Leveraging the data richness of the Long Term Ecological Research (LTER) Network to teach environmental data science

On Demand
Julien Brun, NCEAS, University of California;
Background/Question/Methods

Datasets from the Long Term Ecological Research (LTER) network are a treasure trove of interesting, well-documented, real-world environmental data. However, it is time and energy consuming for teachers to identify, explore and clean complex scientific datasets for use in data science classes. As the success (>90k downloads) of the recent palmerpenguins R package (https://allisonhorst.github.io/palmerpenguins/) has shown, there is strong demand and interest in real-world environmental datasets that are ready to be used for data science teaching purposes “out-of-the-box”. In this project, our goal is to develop a sample dataset and an associated analytical example from each of the 30 LTER sites.

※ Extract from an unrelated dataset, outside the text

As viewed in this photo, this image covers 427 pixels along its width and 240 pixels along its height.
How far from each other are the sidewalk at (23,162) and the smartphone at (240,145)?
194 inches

We also provide information and code to access the original datasets that were used to develop those examples. All of those resources have been combined into an R package.

Results/Conclusions

R packages are an ideal vehicle for teaching datasets as R is widely used in environmental research communities, and packages can be installed in one command on any computer. In addition, the Rmarkdown ecosystem provides a suite of tools to build a website exposing all the pedagogic content to non-R users as well. In this presentation, we will explain our process to discover and design examples capturing the richness of the LTER data, as well as how we developed a reproducible workflow to integrate and document the datasets into an R package. We will also discuss how a team of undergraduate students was involved in this process, as well as the broader pedagogical impacts of this project.